Mutfak çalışma hayatında, malzemeleri ziyan etmemek, yemeğin yanlış/dikkatsiz yapılmaması şeflerin sıkça dikkat ettiği bir durumdur. Çalışan aşçılar yöneticilerinden olumsuz geri bildirim görmemek adına çok dikkat ederler. Buna karşın mutfak eğitiminde yemeğin yanlış yapılması, malzemelerin ziyan edilmesi olası bir durumdur. Eğitmenler de öğrencilere çok olumsuz yaklaşamamaktadır. Usta çırak ilişkisi ve mutfak çalışma hayatı yerine, eğitmen öğrenci ilişkisi ve eğitim hayatı olduğundan öğrenciler gıda malzemesinin kıymetini çok iyi kavrayamayabiliyor. Mutfak eğitiminde gıda israfı kaçınılmazdır, çünkü alınan malzemeler eğitim için alınmaktadır. Eğitim sonucunda orta çıkan yemekler/malzemeler müşterilere servis edilmemektedir. Burada gıda atıkları çöpe atmak yerine kompost edilerek dönüştürülebilmesi, yenilebilir gıda atıklarının ise sokak hayvanlarına ulaştırılabilmesi gibi sistemler geliştirilebilir. Malzeme kıymetinin mutfak eğitiminin daha öncesinde, erken yaşlarda aşılanması gerekir. Yine de eğitim süreci boyunca malzemelerin fiyatlarından, üretim sürecinden öğrenci haberdar edilmelidir. 

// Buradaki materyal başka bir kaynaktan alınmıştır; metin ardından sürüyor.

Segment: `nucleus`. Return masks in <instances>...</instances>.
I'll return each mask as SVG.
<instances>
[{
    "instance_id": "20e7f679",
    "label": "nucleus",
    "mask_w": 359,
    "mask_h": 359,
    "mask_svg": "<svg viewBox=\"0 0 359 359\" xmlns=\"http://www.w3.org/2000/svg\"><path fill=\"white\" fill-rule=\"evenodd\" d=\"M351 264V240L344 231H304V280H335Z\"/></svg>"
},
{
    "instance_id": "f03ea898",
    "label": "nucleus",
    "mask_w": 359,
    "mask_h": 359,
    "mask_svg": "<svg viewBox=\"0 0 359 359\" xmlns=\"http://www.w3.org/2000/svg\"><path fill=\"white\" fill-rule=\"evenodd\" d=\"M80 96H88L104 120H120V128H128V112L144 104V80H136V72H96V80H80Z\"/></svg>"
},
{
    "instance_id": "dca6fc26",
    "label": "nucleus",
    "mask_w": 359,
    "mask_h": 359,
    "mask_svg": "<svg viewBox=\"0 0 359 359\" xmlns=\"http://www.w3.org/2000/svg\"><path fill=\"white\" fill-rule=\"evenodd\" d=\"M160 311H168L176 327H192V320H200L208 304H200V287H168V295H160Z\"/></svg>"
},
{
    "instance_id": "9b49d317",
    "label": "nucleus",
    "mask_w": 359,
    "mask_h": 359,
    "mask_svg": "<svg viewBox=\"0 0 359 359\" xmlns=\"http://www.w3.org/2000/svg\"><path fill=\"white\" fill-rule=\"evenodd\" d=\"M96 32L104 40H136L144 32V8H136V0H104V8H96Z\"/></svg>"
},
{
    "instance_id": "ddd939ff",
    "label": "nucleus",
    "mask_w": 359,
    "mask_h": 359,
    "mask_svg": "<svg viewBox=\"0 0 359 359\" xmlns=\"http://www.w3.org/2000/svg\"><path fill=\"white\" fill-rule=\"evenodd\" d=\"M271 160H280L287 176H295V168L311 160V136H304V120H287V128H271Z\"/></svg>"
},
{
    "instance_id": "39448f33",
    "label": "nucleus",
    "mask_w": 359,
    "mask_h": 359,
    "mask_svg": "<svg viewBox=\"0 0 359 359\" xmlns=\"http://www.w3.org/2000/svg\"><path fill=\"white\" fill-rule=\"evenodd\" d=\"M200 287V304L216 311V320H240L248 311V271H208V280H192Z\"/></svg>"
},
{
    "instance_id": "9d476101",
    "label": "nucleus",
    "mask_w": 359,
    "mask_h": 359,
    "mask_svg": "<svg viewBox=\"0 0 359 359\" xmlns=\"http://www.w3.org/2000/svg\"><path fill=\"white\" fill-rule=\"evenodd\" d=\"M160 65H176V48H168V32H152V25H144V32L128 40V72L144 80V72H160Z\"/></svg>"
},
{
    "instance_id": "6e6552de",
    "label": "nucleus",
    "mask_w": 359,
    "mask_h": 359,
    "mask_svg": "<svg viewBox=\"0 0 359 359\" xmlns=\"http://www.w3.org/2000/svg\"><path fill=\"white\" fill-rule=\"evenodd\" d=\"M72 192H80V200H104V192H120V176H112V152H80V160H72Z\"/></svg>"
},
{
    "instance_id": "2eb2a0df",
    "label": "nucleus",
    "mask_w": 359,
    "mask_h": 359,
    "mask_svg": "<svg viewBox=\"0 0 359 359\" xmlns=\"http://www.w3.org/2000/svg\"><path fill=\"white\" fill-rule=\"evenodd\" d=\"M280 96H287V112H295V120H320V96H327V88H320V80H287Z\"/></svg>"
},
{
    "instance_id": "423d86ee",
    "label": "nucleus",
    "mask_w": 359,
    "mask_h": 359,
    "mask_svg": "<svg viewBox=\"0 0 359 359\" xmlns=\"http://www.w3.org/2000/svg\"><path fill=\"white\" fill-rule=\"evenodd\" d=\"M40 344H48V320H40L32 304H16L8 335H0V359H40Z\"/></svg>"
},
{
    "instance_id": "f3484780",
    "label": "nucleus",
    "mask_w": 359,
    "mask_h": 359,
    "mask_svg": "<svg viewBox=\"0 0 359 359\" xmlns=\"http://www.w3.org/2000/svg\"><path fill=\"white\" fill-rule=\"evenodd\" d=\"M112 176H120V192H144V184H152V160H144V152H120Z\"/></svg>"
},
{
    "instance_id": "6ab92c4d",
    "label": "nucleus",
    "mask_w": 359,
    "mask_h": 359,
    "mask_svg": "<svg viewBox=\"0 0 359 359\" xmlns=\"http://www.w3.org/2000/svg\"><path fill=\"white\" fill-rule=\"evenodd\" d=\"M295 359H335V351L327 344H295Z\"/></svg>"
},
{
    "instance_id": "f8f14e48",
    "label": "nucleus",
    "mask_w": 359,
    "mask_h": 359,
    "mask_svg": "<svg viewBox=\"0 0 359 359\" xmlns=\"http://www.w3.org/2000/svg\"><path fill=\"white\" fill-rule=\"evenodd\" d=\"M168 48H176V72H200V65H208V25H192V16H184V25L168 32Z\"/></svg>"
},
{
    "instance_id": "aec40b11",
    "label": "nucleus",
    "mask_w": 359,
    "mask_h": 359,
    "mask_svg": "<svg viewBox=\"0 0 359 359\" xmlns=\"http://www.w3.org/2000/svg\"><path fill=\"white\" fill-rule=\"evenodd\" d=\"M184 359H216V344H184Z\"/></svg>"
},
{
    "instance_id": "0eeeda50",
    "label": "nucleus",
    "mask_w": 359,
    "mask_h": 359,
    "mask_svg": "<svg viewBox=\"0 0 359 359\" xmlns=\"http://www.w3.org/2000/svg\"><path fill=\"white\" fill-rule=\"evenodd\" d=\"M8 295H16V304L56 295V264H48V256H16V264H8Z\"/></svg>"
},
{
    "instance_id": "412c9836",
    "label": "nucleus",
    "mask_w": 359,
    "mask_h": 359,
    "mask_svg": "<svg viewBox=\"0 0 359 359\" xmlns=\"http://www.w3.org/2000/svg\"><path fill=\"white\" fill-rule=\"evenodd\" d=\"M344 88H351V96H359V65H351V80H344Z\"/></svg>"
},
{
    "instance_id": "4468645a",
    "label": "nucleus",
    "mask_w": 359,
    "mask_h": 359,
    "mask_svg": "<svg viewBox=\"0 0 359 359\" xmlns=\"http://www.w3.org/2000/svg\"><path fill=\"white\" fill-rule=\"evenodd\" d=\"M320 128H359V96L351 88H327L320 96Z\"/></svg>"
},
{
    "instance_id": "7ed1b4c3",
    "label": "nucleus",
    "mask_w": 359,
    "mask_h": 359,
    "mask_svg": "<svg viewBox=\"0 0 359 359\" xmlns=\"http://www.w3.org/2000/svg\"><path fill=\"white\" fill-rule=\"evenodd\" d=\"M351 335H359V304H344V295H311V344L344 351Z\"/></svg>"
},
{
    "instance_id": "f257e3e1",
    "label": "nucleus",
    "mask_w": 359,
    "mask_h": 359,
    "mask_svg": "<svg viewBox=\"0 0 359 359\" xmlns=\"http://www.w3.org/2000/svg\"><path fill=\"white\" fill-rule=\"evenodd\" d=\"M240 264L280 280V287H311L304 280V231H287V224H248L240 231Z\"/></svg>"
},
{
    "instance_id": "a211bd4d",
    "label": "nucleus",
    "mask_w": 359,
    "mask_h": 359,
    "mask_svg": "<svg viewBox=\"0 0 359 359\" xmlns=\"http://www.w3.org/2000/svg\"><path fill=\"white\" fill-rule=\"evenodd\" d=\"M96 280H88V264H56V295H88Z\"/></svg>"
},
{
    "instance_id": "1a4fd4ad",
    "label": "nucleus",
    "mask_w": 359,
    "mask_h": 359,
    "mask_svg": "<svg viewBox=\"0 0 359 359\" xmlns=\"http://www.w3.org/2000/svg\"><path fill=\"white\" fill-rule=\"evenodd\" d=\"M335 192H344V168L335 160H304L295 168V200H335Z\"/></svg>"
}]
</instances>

Sektör içerisindeki gelişmeleri takip etmek için dijital ağları göz ardı etmek elbette mümkün değil. Günümüzde dijital ağlardan çok fazla bilgi aktarmak isteyen kişiler/kurumlar bulunmakta. Bunlar arasından doğru bilgiyi seçmek kişilerin ve kurumların geçmişlerini inceleyerek mümkün olacaktır. Dijital ağların yanında yazılı kaynaklar hiçbir zaman unutulmamalı, süreli yayınlar, dergiler ve kitaplar bilgi kaynağına ulaşmakta izlenebilecek en doğru yolların başında gelir. Buna karşın mutfak eğitimi ile ilgili kitaplar yüksek maliyettedir. MSA ve Yeditepe Üniversitesi kütüphaneleri mutfak alanında iyi birer başvuru alanı olmakla birlikte iki kurum da dış katılımcı olarak başvuru kabul etmektedirler. Genel olarak şunu söylemek gerekir, bir bilgiye kesin doğru demek için birkaç farklı kaynaktan teyit etmek gerekir, araştırmaya, okumaya başladıkça doğru ve yanlışı ayırt edebilirsiniz. 

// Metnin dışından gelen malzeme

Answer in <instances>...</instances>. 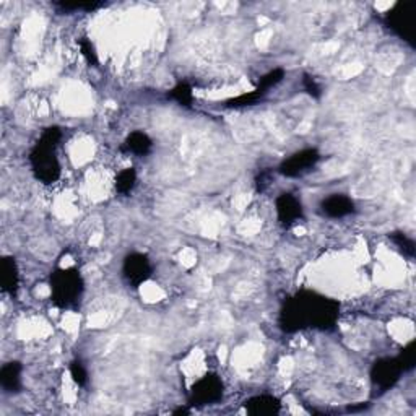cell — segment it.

İdeal mutfak eğitimi bir kurum tarafından yapılmalıdır, bu kurumun yöneticileri dahil tüm çalışanlarının mutfak ve gıda bilincine sahip olması gerekir. Ancak bu şekilde mutfak sorunları anlaşılabilir ve çözülebilir. Yöneticiler sektör ile iç içe olmalıdır, firmalar eğitime her zaman destek vermelidir. Eğitim mutfağı bilgi ile sürekli desteklenmeli, kütüphane ve araştırıcı/geliştirici ekip bulunmalıdır. Olmazsa olmaz tabii bütçe gerekir, sürdürülebilir ve makul bir bütçe her zaman için ayrılmalıdır. Bu anlattıklarıma ilave son olarak şunu söylemek istiyorum; mutfak eğitiminde, öğrencinin tutumu ve ciddiyeti çok önemlidir. İnsan özelinde olan değişkenlik bu konuda da geçerlidir. Çok iyi bir eğitim sürecinden de donanımlı mezun çıkmayabilir, düşük kalitede bir eğitimden de donanımlı mezun çıkabilir. Tüm konular öğrencinin bilincine ve beklentisine göre değişmektedir.

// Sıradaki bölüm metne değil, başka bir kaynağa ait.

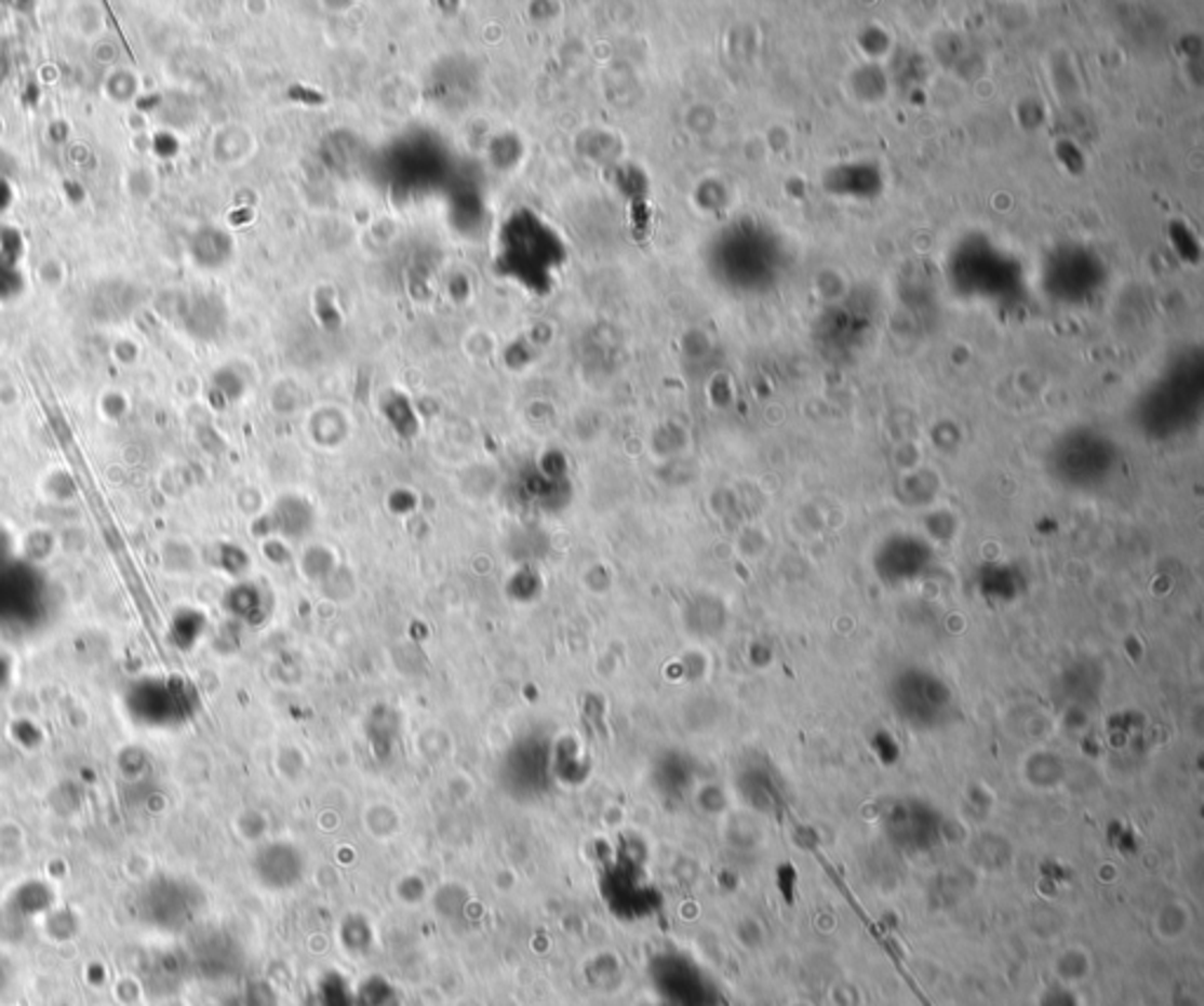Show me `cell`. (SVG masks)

Okuyan ve görüş bildiren herkese çok teşekkür ederim. 


Kaynakça

Bozok, M. (2013, 10 25). Genç Aşçılara Tavsiyeler. İstanbul: Milliyet Gazetesi.

Erke, E. (2020, 01 12). Mutfağı öğretmek isteyen çok da sonuç ne? İstanbul: Hürriyet Gazetesi.

Harrington, R. J., Mandabach, K. H., Thibodeaux, W., & Vanleeuwen, D. (2005). The Institutionalization of Culinary Education. Journal of Culinary Science & Technology, 31-49.

Harrington, R. J., Mandabach, K. H., Vanleeuwen, D., & Thibodeaux, W. (2005). A multi-lens framework explaining structural differences across foodservice and culinary education. International Journal of Hospitality Management , 195-218.

Heusdens, W. T., Bakker, A., Baartman, L. J., & Bruijn, E. D. (2016). Contextualising Vocational Knowledge: A Theoretical Framework and Illustrations From Culinary Education. Vocations and Learning, 151-165.